■ Provided passage ■
Created attachment 171631 [details] test_patch

Comment on attachment 171631 [details] test_patch Attachment 171631 [details] did not pass mac-ews (mac): Output: http://queues.webkit.org/results/14693202 New failing tests: fast/workers/worker-close-more.html

I've tried to fix the problem, and think that the last patch performs conservative replacement with the constant. I didn't completely understand, when the object can pretend to be a function. Can you please provide an example? Is it concerned with valueOf? > CallData callData; > JSObject* object = asObject(v); > if (object->methodTable()->getCallData(object, callData) != CallTypeNone) > return globalData.smallStrings.functionString(&globalData); Also I didn't find any way to emulate this behaviour without 'getCallData'. I found that 'CallTypeNone' returns only 'InternalFunction' and 'JSCell'. And the last one question. Is it possible to run the failing test without all testing enviroment? If so, how to do it? Is it necessary to run it on Mac?

Created attachment 178875 [details] Patch

Comment on attachment 178875 [details] Patch View in context: https://bugs.webkit.org/attachment.cgi?id=178875&action=review You're almost there. Just fix the CFA (AbstractState) to filter the same way that the codegen speculates. > Source/JavaScriptCore/dfg/DFGAbstractState.cpp:736 > + node.setCanExit(true); > + forNode(nodeIndex).set(SpecString); Somewhere in here you should filter according to the speculations that the codegen does. Like, if codegen speculates cell, this should filter cell. Same for string, etc.

Created attachment 178883 [details] Patch

Created attachment 178931 [details] Patch

Comment on attachment 178931 [details] Patch View in context: https://bugs.webkit.org/attachment.cgi?id=178931&action=review > Source/JavaScriptCore/dfg/DFGAbstractState.cpp:715 > + case IsObject: > + if (child.isNull() || !child.isObject()) { > + constantWasSet = trySetConstant(nodeIndex, jsBoolean(child.isNull())); > + break; > + } Can you add the same smarts you added for TypeOf to the IsThingies? > Source/JavaScriptCore/dfg/DFGAbstractState.cpp:749 > + if (isStringSpeculation(abstractChild.m_type)) { else if > Source/JavaScriptCore/dfg/DFGAbstractState.cpp:756 > + if (isFinalObjectSpeculation(abstractChild.m_type) || isArraySpeculation(abstractChild.m_type) || isArgumentsSpeculation(abstractChild.m_type)) { ditto > Source/JavaScriptCore/dfg/DFGAbstractState.cpp:763 > + if (isFunctionSpeculation(abstractChild.m_type)) { ditto > Source/JavaScriptCore/dfg/DFGAbstractState.cpp:770 > + if (isBooleanSpeculation(abstractChild.m_type)) { ditto

(In reply to comment #18) > (From update of attachment 178931 [details]) > View in context: https://bugs.webkit.org/attachment.cgi?id=178931&action=review > > > Source/JavaScriptCore/dfg/DFGAbstractState.cpp:715 > > + case IsObject: > > + if (child.isNull() || !child.isObject()) { > > + constantWasSet = trySetConstant(nodeIndex, jsBoolean(child.isNull())); > > + break; > > + } > > Can you add the same smarts you added for TypeOf to the IsThingies? When I did, things started to get slower. I wanted to deal with them separately because my assumption is that i'll need to change their codegen as well and i'd rather not conflate that with this patch. > > > Source/JavaScriptCore/dfg/DFGAbstractState.cpp:749 > > + if (isStringSpeculation(abstractChild.m_type)) { > > else if > > > Source/JavaScriptCore/dfg/DFGAbstractState.cpp:756 > > + if (isFinalObjectSpeculation(abstractChild.m_type) || isArraySpeculation(abstractChild.m_type) || isArgumentsSpeculation(abstractChild.m_type)) { > > ditto > > > Source/JavaScriptCore/dfg/DFGAbstractState.cpp:763 > > + if (isFunctionSpeculation(abstractChild.m_type)) { > > ditto > > > Source/JavaScriptCore/dfg/DFGAbstractState.cpp:770 > > + if (isBooleanSpeculation(abstractChild.m_type)) { > > ditto K, i'd gone for not using the else as it seemed that in the general case break would have prevented those paths from going further. Incidentally when can trySetConstant fail?

■ Exercise description ■
In the patch review thread, which new failing test did attachment 171631 produce on mac-ews?

■ Data ■
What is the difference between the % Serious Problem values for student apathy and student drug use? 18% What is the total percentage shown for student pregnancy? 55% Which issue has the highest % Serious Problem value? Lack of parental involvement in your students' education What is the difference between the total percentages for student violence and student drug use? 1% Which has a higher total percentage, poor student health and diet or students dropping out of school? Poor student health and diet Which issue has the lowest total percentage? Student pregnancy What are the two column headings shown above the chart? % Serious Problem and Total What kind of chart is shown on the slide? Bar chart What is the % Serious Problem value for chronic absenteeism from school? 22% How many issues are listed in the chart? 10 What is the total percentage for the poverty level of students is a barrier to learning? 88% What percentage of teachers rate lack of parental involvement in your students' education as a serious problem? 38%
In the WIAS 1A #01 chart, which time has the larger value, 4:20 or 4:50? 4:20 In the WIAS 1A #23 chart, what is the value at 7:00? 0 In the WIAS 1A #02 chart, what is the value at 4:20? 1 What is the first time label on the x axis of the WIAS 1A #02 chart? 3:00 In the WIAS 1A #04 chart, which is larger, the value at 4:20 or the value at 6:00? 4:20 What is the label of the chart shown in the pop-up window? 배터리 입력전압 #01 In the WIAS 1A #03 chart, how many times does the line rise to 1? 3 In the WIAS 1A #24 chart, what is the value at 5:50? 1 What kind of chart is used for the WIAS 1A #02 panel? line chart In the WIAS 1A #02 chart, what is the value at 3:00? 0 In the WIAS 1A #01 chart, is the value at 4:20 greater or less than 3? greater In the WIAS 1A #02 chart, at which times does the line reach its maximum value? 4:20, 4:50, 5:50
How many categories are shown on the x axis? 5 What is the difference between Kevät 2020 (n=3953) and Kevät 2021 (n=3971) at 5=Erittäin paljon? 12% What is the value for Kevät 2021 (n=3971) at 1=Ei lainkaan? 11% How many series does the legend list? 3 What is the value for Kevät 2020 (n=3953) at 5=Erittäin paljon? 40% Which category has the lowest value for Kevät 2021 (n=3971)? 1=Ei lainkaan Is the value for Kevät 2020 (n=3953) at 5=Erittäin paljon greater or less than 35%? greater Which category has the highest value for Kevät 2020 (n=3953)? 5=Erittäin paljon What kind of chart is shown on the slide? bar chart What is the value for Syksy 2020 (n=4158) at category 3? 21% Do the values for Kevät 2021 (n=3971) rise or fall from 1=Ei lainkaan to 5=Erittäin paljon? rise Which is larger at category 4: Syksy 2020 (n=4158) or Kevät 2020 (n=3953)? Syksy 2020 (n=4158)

■ Response area ■
fast/workers/worker-close-more.html